- Opening Delimiter -
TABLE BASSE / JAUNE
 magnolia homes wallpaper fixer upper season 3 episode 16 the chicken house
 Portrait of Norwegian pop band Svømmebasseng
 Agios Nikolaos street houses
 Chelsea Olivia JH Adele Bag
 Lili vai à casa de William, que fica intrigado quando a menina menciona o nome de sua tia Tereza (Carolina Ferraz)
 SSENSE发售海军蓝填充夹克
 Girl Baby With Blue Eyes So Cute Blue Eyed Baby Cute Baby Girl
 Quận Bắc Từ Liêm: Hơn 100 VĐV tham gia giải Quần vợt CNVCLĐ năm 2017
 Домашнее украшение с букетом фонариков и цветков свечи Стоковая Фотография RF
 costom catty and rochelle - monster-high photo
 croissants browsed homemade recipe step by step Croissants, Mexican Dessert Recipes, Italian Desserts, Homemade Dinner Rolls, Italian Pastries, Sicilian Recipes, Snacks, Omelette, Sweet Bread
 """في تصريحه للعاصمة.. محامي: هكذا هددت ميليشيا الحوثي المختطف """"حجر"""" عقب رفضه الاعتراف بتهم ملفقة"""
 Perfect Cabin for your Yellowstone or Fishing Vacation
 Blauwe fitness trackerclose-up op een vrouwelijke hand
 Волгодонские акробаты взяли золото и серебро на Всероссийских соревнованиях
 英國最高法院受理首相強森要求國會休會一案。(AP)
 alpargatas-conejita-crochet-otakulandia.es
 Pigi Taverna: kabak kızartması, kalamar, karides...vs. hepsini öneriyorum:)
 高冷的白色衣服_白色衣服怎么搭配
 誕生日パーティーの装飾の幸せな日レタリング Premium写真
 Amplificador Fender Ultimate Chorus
- Closing Delimiter -
■ Brief:
Copy each line exactly, beginning at the one with "Girl Baby With" and stopping after the last line of the entries. Include nothing else.

■ Written response:
 Girl Baby With Blue Eyes So Cute Blue Eyed Baby Cute Baby Girl
 Quận Bắc Từ Liêm: Hơn 100 VĐV tham gia giải Quần vợt CNVCLĐ năm 2017
 Домашнее украшение с букетом фонариков и цветков свечи Стоковая Фотография RF
 costom catty and rochelle - monster-high photo
 croissants browsed homemade recipe step by step Croissants, Mexican Dessert Recipes, Italian Desserts, Homemade Dinner Rolls, Italian Pastries, Sicilian Recipes, Snacks, Omelette, Sweet Bread
 """في تصريحه للعاصمة.. محامي: هكذا هددت ميليشيا الحوثي المختطف """"حجر"""" عقب رفضه الاعتراف بتهم ملفقة"""
 Perfect Cabin for your Yellowstone or Fishing Vacation
 Blauwe fitness trackerclose-up op een vrouwelijke hand
 Волгодонские акробаты взяли золото и серебро на Всероссийских соревнованиях
 英國最高法院受理首相強森要求國會休會一案。(AP)
 alpargatas-conejita-crochet-otakulandia.es
 Pigi Taverna: kabak kızartması, kalamar, karides...vs. hepsini öneriyorum:)
 高冷的白色衣服_白色衣服怎么搭配
 誕生日パーティーの装飾の幸せな日レタリング Premium写真
 Amplificador Fender Ultimate Chorus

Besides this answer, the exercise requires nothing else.